**Document section:**
----

Source: Microsoft | CNCF | Developer Report | SiliconANGLE

KubeCon Europe 2026 (Amsterdam, March 23–26) is in full swing and producing significant AI infrastructure announcements beyond Dapr Agents v1.0 (covered yesterday). Microsoft announced AI Runway, a new open-source project introducing a common Kubernetes API for inference workloads. It ships with a web interface for model deployment, built-in HuggingFace model discovery, GPU memory fit indicators, and support for runtimes including NVIDIA Dynamo, KubeRay, and others. For platform teams juggling multiple inference runtimes, AI Runway provides a single abstraction layer — rather than writing custom operators for each runtime.

HolmesGPT joined the CNCF as a Sandbox project, bringing agentic troubleshooting capabilities into the shared cloud-native tooling ecosystem. The CNCF also nearly doubled the number of certified Kubernetes AI platforms in its conformance program, with stricter v1.35 requirements now codified as Kubernetes AI Requirements (KARs) — essentially standardizing what “AI-ready Kubernetes” means across vendors. The CNCF/SlashData developer survey reports 19.9 million cloud-native developers globally, with 7.3 million AI developers now building on cloud-native infrastructure, confirming that AI workloads are increasingly Kubernetes-native by default.

Nudge Security Launches AI Agent Discovery: Governing Shadow Agentic AI

Source: Nudge Security | Technical Blog | PR Newswire

Announced March 24, Nudge Security’s AI agent discovery capabilities address what’s becoming the “shadow IT” problem of 2026: employees deploying AI agents across platforms like Microsoft Copilot Studio, Salesforce Agentforce, and n8n without security team awareness. The stat backing the product: 80% of organizations have already encountered agentic AI risks from improper data exposure and unauthorized system access.

The platform discovers agents at their creation source, maps their access patterns, and engages the human creators for context. Risk insights flag specific issues: publicly accessible agents, hardcoded credentials, unauthenticated MCP connections, high-risk integrations, and orphaned agents whose creators have left the organization. For existing Nudge Security customers connected to SaaS environments like Salesforce and ServiceNow, agent discovery extends automatically — no new deployment required. This matters for developers because the agents you build in your dev environment can now be discovered and profiled by your security team. If you’re building agents with production credentials or MCP connections, expect governance conversations to start happening.

Adobe Firefly Expands: Custom Models, 30+ Third-Party Models, and Image Model 5 GA

Source: Adobe

Released March 19 and ramping up this week, Adobe Firefly received its most significant capability expansion since launch. The centerpiece is custom models in public beta: you upload your own images, Firefly trains a model aligned to your specific style (character, illustration, or photographic), and it becomes a reusable asset for ideation. This is Adobe’s answer to the LoRA/Dreambooth workflow that open-source users have been doing manually — but integrated into a commercially licensed pipeline.

----

**Data to examine:**
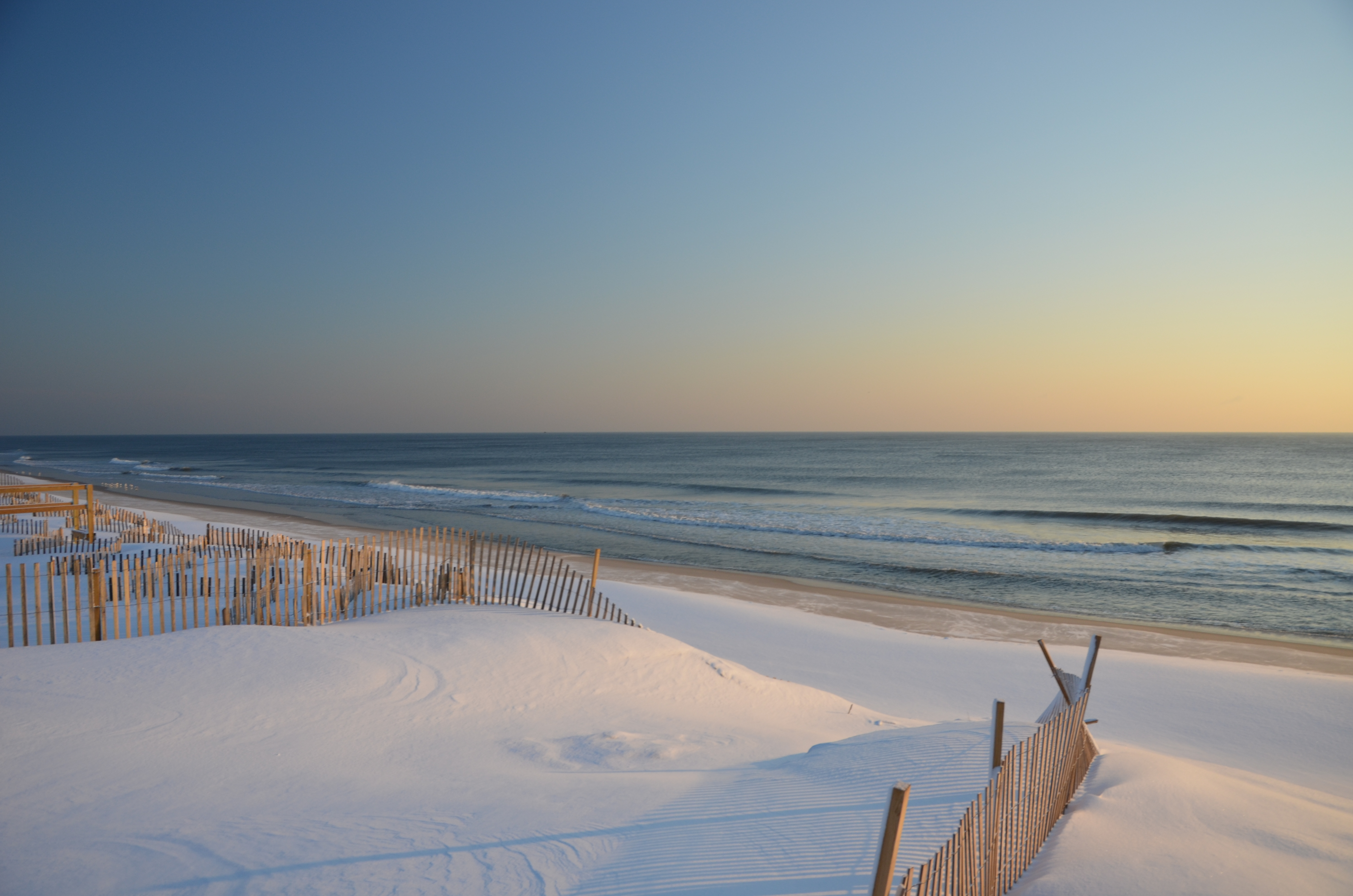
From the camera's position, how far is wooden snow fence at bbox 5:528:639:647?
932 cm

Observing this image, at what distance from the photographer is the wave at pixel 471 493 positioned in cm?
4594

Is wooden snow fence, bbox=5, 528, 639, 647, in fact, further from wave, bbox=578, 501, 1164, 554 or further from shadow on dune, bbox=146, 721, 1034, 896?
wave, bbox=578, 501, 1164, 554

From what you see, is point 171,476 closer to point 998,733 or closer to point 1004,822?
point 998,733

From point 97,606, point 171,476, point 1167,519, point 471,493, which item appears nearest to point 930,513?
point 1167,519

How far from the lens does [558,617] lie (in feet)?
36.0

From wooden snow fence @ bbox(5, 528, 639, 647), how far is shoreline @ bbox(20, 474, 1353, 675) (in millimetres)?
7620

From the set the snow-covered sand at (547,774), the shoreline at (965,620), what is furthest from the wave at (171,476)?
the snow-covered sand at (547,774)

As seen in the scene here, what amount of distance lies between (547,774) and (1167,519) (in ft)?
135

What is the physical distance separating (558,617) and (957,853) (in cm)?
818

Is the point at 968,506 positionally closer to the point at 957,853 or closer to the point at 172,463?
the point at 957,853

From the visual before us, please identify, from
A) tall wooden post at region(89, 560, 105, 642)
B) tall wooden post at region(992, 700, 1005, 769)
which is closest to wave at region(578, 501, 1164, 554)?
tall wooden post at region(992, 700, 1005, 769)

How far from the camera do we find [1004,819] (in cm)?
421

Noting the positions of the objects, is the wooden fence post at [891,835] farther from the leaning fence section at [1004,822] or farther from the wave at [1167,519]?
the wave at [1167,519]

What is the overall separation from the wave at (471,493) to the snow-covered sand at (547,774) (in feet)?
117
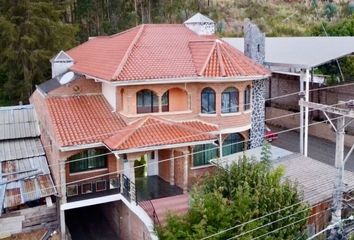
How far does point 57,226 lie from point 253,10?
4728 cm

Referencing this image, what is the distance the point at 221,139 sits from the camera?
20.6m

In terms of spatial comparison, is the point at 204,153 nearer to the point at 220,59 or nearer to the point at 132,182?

----

**Task:**
Answer these about the news roundup:
(a) In what city and on what dates is KubeCon Europe 2026 being held?
(b) How many AI developers does the CNCF/SlashData survey say are building on cloud-native infrastructure?
(c) Which three kinds of style can an Adobe Firefly custom model be aligned to?

**Result of the task:**
(a) Amsterdam, March 23–26.
(b) 7.3 million.
(c) Character, illustration, or photographic.